Adeniji questions the integrity of Peterson's investigation by suggesting that Peterson made the decision to terminate him before he was even aware of Ziarko's complaint. Adeniji argues that his testimony that he received a phone call from Getchell on May 18 informing him that he was under investigation is evidence of improper termination because Peterson's affidavit states that he did not receive Ziarko's complaint until the morning of May 19. Adeniji's allegation is that a conspiracy involving some combination of Ziarko, Brown, Peterson, Getchell, and Ogilvie existed at ABBHH to completely fabricate the charges against him. This is an assertion that has no independent basis in the record. No reasonable fact-finder could conclude that this type of conspiracy existed based on the record in this case which, outside of Adeniji's own self-serving testimony, does nothing to show that Adeniji did not in fact commit the alleged offenses. For the above reasons, Adeniji's wrongful termination fails under the direct method.

B. Indirect Method

Alternatively, Adeniji may proceed under the indirect burden-shifting method to establish his wrongful termination claim. In order to proceed under the indirect method for a national origin termination claim, a plaintiff must show that 1) he is a member of a protected class; 2) he was performing his job satisfactorily; 3) he was terminated; and 4) the defendant treated similarly situated employees outside his class more favorably. Rozskowiak, 415 F.3d at 614. If a plaintiff establishes a prima facie case, the defendant must then produce evidence of a legitimate and nondiscriminatory reason for taking the adverse employment action. Id. If the defendant makes this showing, the burden shifts back to the plaintiff to show that the proffered reason is pretextual. Id.
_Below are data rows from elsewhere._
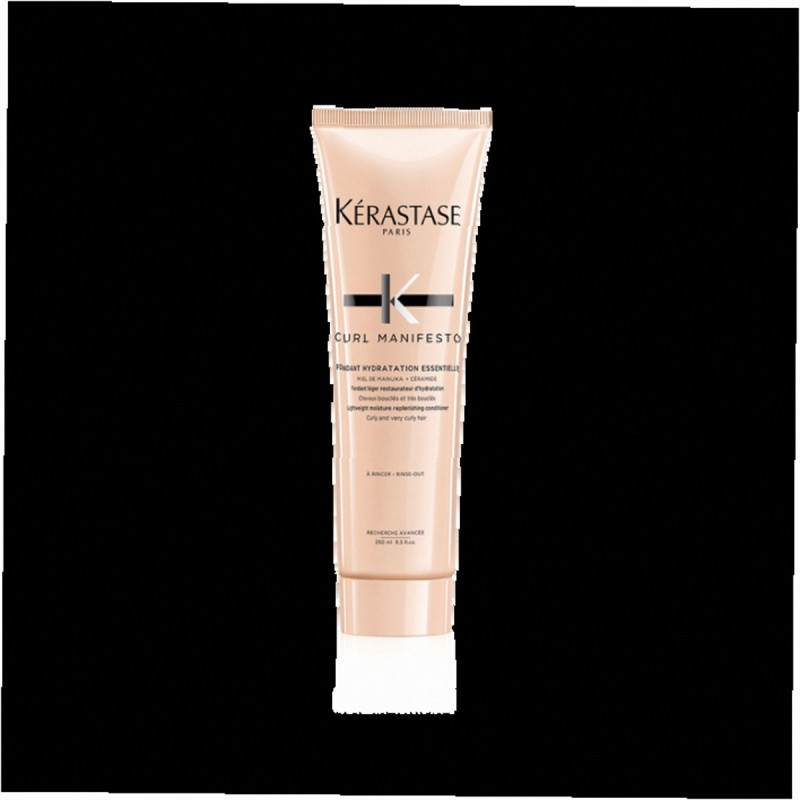 Sachajuan Ocean Mist 50Ml Volume Conditioner   (Conditioner) Unisex  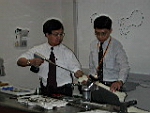 11.JPG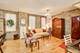 1509 W Thomas Unit 3R, Chicago, IL 60642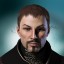Talvorian Dex Talvorian Dex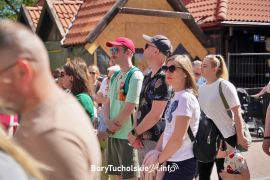 Zdjęcie 28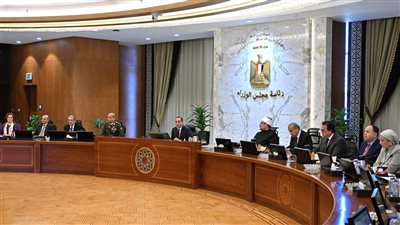 الضرائب العقارية تتعاقد مع «E-tax» لتنفيذ مشروع التحول الرقمي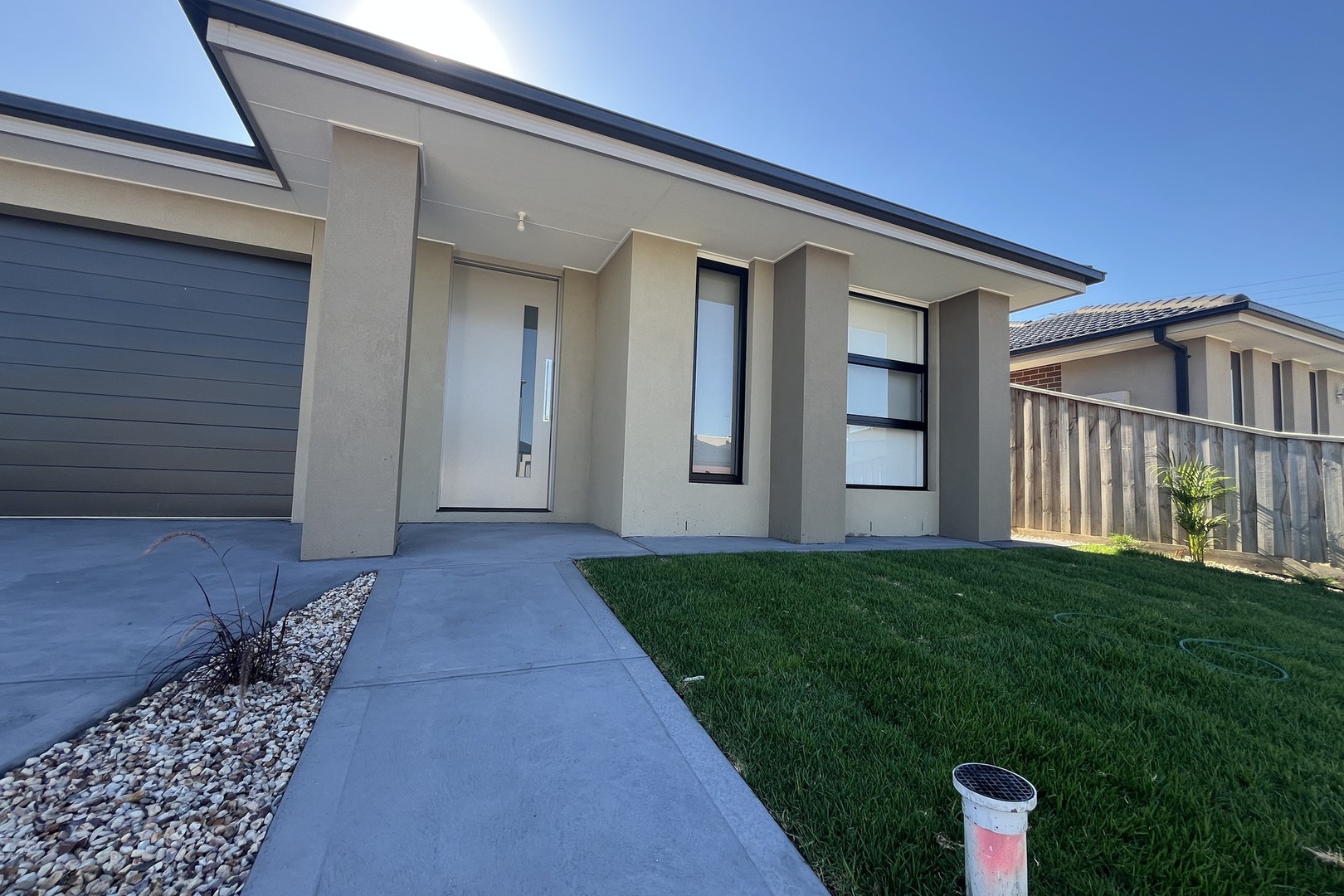 3 Winnows Street, Officer, VIC 3809, Officer - Thumbnail 3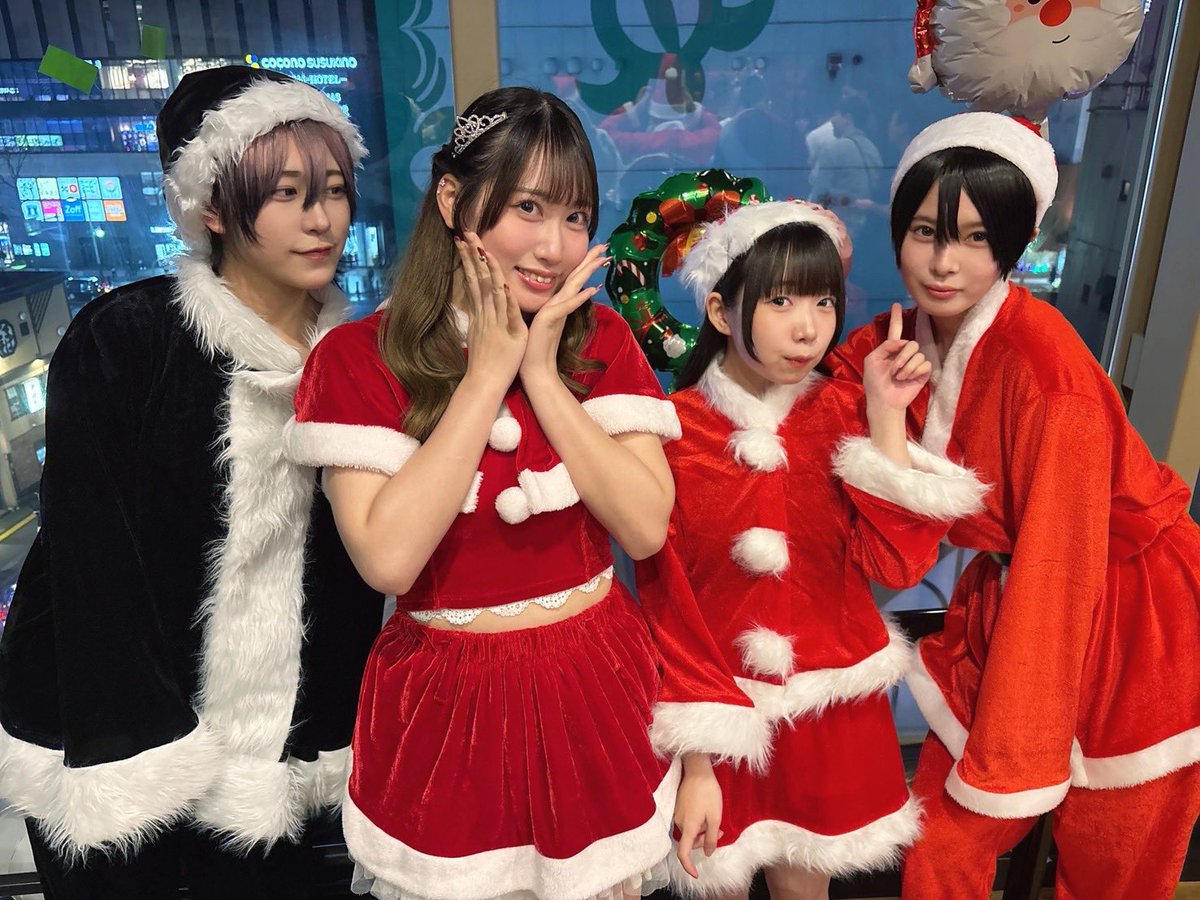 しゆ 🐑☀️ (@shiyu0617) / Posts / X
Adeniji has failed to identify similarly situated employees outside his class and has failed to show that ABBHH treated these employees more favorably. To constitute similarly-situated employees, the named employees must be "directly comparable to [the plaintiff] in all material respects." Patterson v. Avery Dennison Corp, 281 F.3d 676, 680 (7th Cir. 2002). Adeniji has only generally alleged that the entire ABBHH managerial and supervisory staff is similarly situated to him. Adeniji is not a manager or supervisor and this group of individuals is not similarly situated to him. By failing to identify similarly situated individuals, Adeniji also has failed to make the necessary showing that the similarly situated employees were treated more favorably. Adeniji has failed to meet his burden of establishing a prima facie case of discrimination under the indirect method. Defendant's motion for summary judgment is granted on this claim.

II. ADEA claims

The court uses the same analytical methods used in Adeniji's Title VII claim to analyze his ADEA claim. Cerutti v. BASF Corp., 349 F.3d 1055, 1061 n. 4 (7th Cir. 2003). Adeniji has provided no additional evidence that would support his ADEA claim under the direct method. In support of his ADEA claim, Adeniji only offers the same arguments that he did not commit the offenses, that Peterson's investigation was not thorough, and that the timing of his termination was suspicious. For the same reasons, Adeniji's arguments fail. Under the indirect method, Adeniji has again failed to identify any similarly situated individuals who were treated more favorably. Because Adeniji cannot show an ADEA violation under either the direct or indirect method, he also cannot show that ABBHH wilfully violated the ADEA. Accordingly, I grant defendant's motion for summary judgment on the ADEA claims.